Or you could make 1 cut at say 4" and arraange the bars so you can make the required 2 other cuts in a single cutting action. So, if you're counting the number of 'cutting actions' it could be just 2.
 
  • #5
Gokul, what method did you use to figure out the necessary lengths?
 
  • #6
To generate any integer in terms of the sums of certain chosen numbers, the optimal choice of numbers (ie. the smallest set) is 1,2,4,...2^n to make up any number up to 2^(n+1) - 1

To generate any integer in terms of the sums or differences of certain chosen numbers, the smallest set is {1,3,9,...,3^n}.

If you are allowed to place weights on both pans of a weighing scale, you are allowing addition and subtraction. So the second set is optimal.

If you are only allowed to place weights on only one pan, you would have to go with the first set.
 
  • #7
Very clever Gokul!

Can you show that the smallest set necessary to generate any integer by sums and differences is {3^n|n=1,2,3,...}??
 
  • #8
I think I can, but it's a little long and not especially elegant. Let me give you the outline...perhaps someone can find a better proof.

First prove that the weights
[tex]1, 3,...,3^{n-1}[/tex] will weigh any number up to [tex]\frac {1}{2} (3^n - 1)[/tex]

This is done easily using the fact that any number up to (3^n - 1) can be represented as [tex]\sum_0^{n-1}{a_k 3^k}~, ~~ a_k = 0, 1, 2 [/tex]
(I don't know what this theorem is called but it is the basis of any notational system - binary, decimal, etc.) and [tex]\sum_0^{n-1}{3^k} = \frac{1}{2}(3^n - 1)[/tex] and subtracting one from the other.

It's a little more cumbersome to prove than no other combination will generate so long a sequence...but it can be done by induction.

Clearly, no two weights must be the same if there is to be no wastage (as in the case of 1,3,9,...). Let the weights be

[tex]w_1 < w_2 < w_3...< w_n[/tex]

Clearly, the largest weight that can be generated is

[tex]W = w_1 + w_2 + ... + w_n [/tex] and the next largest will be

[tex]W' = w_2 + w_3 + ... + w_n = W - w_1[/tex]

But since every weight can be measured so should W-1. Then clearly, W' = W- 1.

So, [tex]~w_1 = 1 [/tex]

Proceeding along these lines, it can be shown that w_2 = 3.

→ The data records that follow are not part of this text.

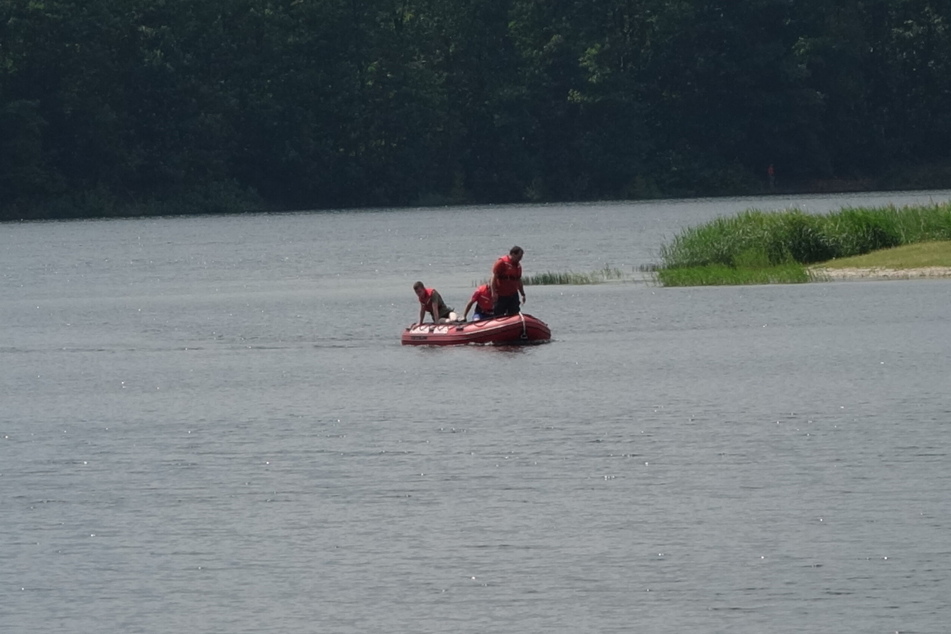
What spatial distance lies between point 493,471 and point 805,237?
32687 mm

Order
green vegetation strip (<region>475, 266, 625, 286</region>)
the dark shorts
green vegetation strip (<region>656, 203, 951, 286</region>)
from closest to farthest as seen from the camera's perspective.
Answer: the dark shorts
green vegetation strip (<region>656, 203, 951, 286</region>)
green vegetation strip (<region>475, 266, 625, 286</region>)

Now assuming [tex]~w_m = 3^{m-1} for~~ m=1, 2, 3, ..., k [/tex] if we can show that [tex]w_{k+1} = 3^k [/tex] we are through.

Consider all the weights and put them into 2 groups such that
[tex]W = \sum_1^k {w_m} + \sum_{k+1}^n {w_m} [/tex]

Leave the second set alone. By transferring weights from the first set to the other pan (or eliminating them), it is possible to generate all weights down to [tex]-\sum_1^k {w_m} + \sum_{k+1}^n {w_m} = W - (3^k - 1).[/tex]
The next lower weight must be 1 less than this and can be made by transferring back all the weights in the 'other' pan and eliminating [tex]w_{k+1}.[/tex]

By subtracting the above equation from the definition of W, you get [tex]w_{k+1} = 3^k [/tex],

which is what we wanted to prove.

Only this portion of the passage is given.